The fans don't particularly like any player unanimously, and the same goes for coaches. They didn't want Benitez. Why? He remains the last manager to win La Liga with a club other than Real, Atletico Madrid or Barcelona. He's a Champions League winner. Not good enough for the fans.

There's never an unconditional showing of support, never an agreement over the direction to take each rebuild in turn.

On the pitch

Secondly, there's the players themselves. Player power has grown swollen and abused over the years and is now as fundamental a part of the game as sponsorships or endorsements, but Real's squad have taken it to a new level. They simply refuse to perform for a coach they don't like, or take every opportunity to publicly belittle him. Benitez wasn't the first and won't be the last.

In any other industry, indeed most other sports, those players might be chastised, fined and/or banned.

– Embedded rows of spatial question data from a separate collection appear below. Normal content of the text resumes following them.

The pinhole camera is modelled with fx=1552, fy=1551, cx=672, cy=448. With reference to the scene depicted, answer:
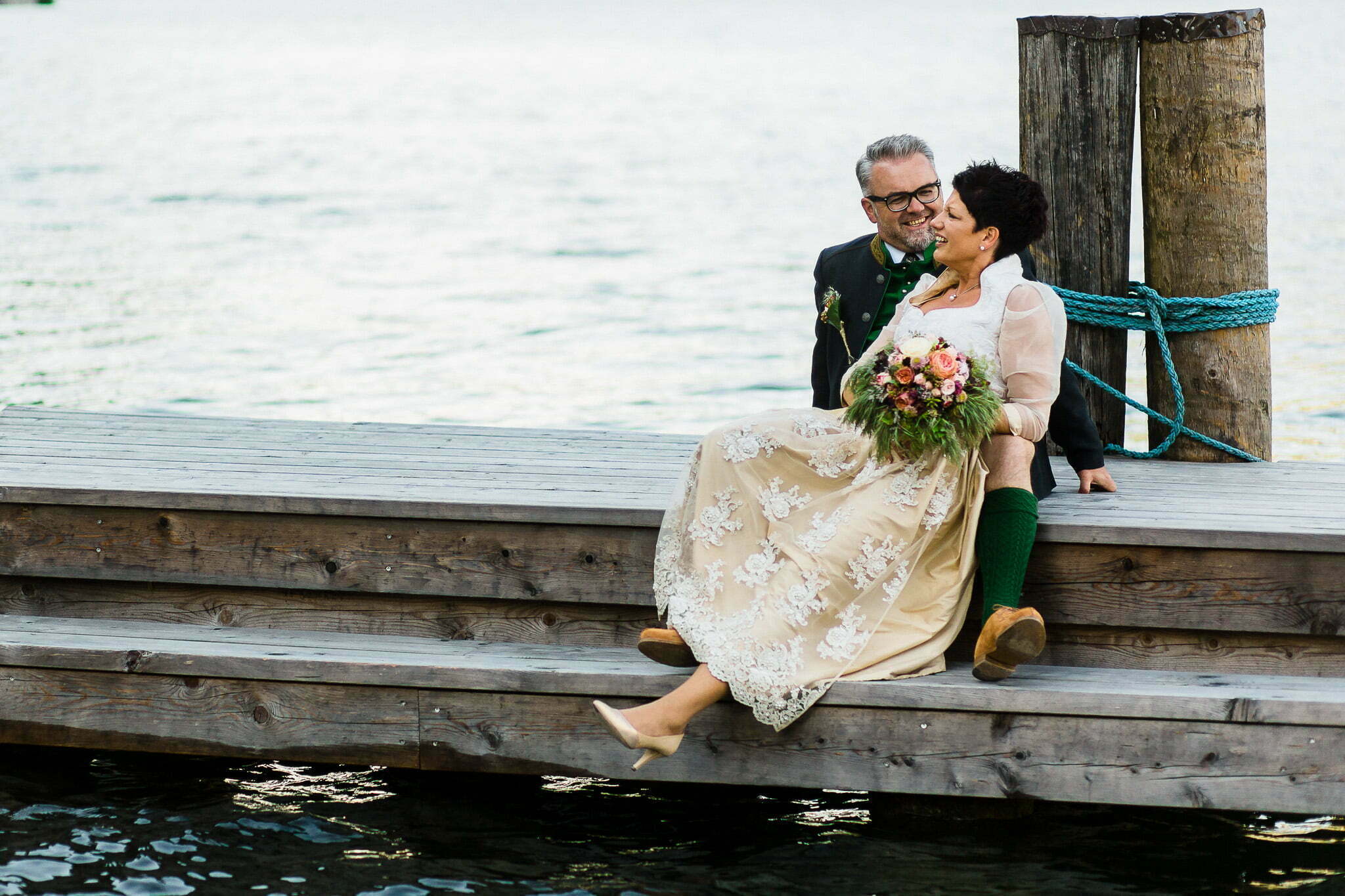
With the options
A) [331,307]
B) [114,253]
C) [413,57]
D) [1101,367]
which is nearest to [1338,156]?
[331,307]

At Real they are pandered to and given their wishes—and Zidane hasn't been able to alter things with a squad of players with a weak and unprofessional mentality.

Real Madrid's midfielder Isco (2R) celebrates after scoring with Real Madrid's Colombian midfielder James Rodriguez (2L) during the Spanish Copa del Rey (King's Cup) football match Cadiz CF vs Real Madrid at the Ramon de Carranza in Cadiz on December 2, 2

There are small differences in the roles that certain players have filled, and there has been more tactical consistency from Zidane—which hasn't necessarily been a good point—but the players fail to work as hard as is needed to challenge for the top prizes.

The derby defeat to Atletico Madrid rammed home that point: Atleti ran more, worked harder and had a better plan for the match, and took the deserved victory as a result.

Zidane has had two short months to work with the players, not just tactically but on their mental state.

He—or any manager—needs far longer to establish dominance over players, to shape them to his will on the pitch and in training, not to mention bringing in a few in the transfer market to his liking, something else Zidane has not yet been afforded the luxury of. 

Expectation vs. reality

Real Madrid are the biggest club on the planet, but that doesn't make them the best. They want to be the best, and thus their approach in the transfer market, in commercial activities and on pre-season tours align the club name with that desire, but the reality is that they lag behind others in delivering success.

They try to sign the biggest name at times—see James Rodriguez or Gareth Bale—but it doesn't make them the best in each position. Shoehorn them all into the same XI and it doesn't make them the best team either.

Now the manager's position is the same: Zinedine Zidane is a huge name, but that doesn't make him a managerial genius.

Real Madrid's squad might win the Champions League this season, but they need at least three better teams to surprisingly fail en route to the final for that to happen. Barcelona, Bayern Munich and Atletico Madrid are all better prepared, have better depth and are more consistent.

Juventus can be added to that list—perhaps it's small wonder that Allegri is the man tipped as Zidane's replacement if he fails to succeed in a task he cannot possibly hope to complete within six months of becoming a top-flight manager.